Israel reclama morte de 3 membros do Hamas em ataque aéreo na Cisjordânia
E m comunicado, as duas entidades relataram a realização de uma operação conjunta que matou os três palestinianos, entre os quais Qais Bitawi, apresentado como um familiar de Noor Bitawi, antigo líder da "rede terrorista de Jenin, que foi eliminado pelas forças de segurança israelitas em maio de 2025", durante a operação "Muro de Ferro" contra campos de refugiados no norte do território.
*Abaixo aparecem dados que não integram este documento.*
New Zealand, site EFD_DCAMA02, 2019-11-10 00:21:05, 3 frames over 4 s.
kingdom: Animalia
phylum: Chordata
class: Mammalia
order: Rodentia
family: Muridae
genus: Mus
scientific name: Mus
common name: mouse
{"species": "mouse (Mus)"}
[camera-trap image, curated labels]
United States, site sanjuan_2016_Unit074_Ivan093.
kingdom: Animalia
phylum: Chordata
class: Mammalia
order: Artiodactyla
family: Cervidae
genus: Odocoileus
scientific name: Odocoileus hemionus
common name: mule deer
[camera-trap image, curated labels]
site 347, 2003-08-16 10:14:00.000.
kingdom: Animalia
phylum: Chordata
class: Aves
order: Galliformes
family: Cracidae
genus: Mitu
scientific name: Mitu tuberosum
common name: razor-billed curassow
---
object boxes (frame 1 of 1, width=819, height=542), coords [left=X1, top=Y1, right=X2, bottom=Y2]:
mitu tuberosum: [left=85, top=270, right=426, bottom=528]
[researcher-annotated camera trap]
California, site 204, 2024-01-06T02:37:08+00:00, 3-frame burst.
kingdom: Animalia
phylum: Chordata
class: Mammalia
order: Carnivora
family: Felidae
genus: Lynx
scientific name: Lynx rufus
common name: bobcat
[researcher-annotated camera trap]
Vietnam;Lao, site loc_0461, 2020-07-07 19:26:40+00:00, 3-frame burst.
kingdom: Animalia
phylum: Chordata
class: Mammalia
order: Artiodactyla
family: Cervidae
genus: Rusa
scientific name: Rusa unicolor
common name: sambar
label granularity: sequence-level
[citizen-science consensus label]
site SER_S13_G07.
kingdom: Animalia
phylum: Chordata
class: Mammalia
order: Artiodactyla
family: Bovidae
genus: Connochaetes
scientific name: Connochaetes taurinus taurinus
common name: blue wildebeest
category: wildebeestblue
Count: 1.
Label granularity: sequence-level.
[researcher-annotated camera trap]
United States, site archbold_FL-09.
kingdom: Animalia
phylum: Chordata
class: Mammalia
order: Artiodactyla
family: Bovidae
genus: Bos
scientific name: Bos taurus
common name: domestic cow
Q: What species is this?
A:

As autoridades militares israelitas acusam Qais Bitawi de participar em "atividades terroristas", incluindo dirigir, financiar e realizar "ataques contra civis e forças de segurança israelitas".
Bitawi tinha "ligações com o Hamas na Faixa de Gaza e com membros do Hamas no estrangeiro" e estava alegadamente "envolvido na execução de atividades terroristas em grande escala", segundo o exército de Israel.
O Hamas lamentou pelo seu lado a morte de três "mártires" e afirmou que "a Cisjordânia continuará a ser uma fonte de revolucionários e de heroísmo".
O grupo palestiniano, que governa a Faixa de Gaza desde 2007, referiu-se a "um massacre perpetrado por um ataque aéreo das forças de ocupação" em Jenin, que "só irá inflamar ainda mais a raiva e as tensões".
Segundo meios de comunicação social palestinianos e israelitas, o ataque foi realizado com um drone contra uma casa em construção em Jenin, tendo o exército relatado que encontrou posteriormente armas num veículo no local.
O Crescente Vermelho Palestiniano, organização federada da Cruz Vermelha, informou que as forças israelitas detiveram brevemente as suas equipas após chegarem ao local do ataque, confiscando o seu equipamento médico e ordenando-lhes que partissem sem retirar qualquer vítima.
O primeiro-ministro israelita, Benjamin Netanyahu, e o seu ministro da Defesa, Israel Katz, já felicitaram o exército pela operação.
"Não esperamos que o terrorismo ataque. Nós caçamo-lo, invadimos os seus bastiões e neutralizámos os seus apoiantes", comentou Katz.
Embora a violência e as operações militares terrestres israelitas sejam frequentes na Cisjordânia, os bombardeamentos são raros no território palestiniano ocupado, apesar do aumento significativo da violência desde os ataques liderados pelo Hamas em 07 de outubro de 2023 no sul de Israel, que desencadearam a guerra na Faixa de Gaza.
No âmbito da operação "Muro de Ferro", foram enviados tanques para Jenin, cidade conhecida como um foco de militância palestiniana.
Esta operação em grande escala resultou na deslocação de quase 40.000 pessoas dos campos de refugiados, segundo dados da ONU.
Desde 1967 que Israel ocupa a Cisjordânia, sede da Autoridade Palestiniana, onde mais de 500 mil israelitas vivem em colonatos ilegais ao abrigo do direito internacional, ao lado de três milhões de palestinianos.
Os Acordos de Oslo, assinados na década de 1990, concederam uma autonomia limitada à Autoridade Palestiniana, cujo movimento no poder, Fatah, é rival do Hamas.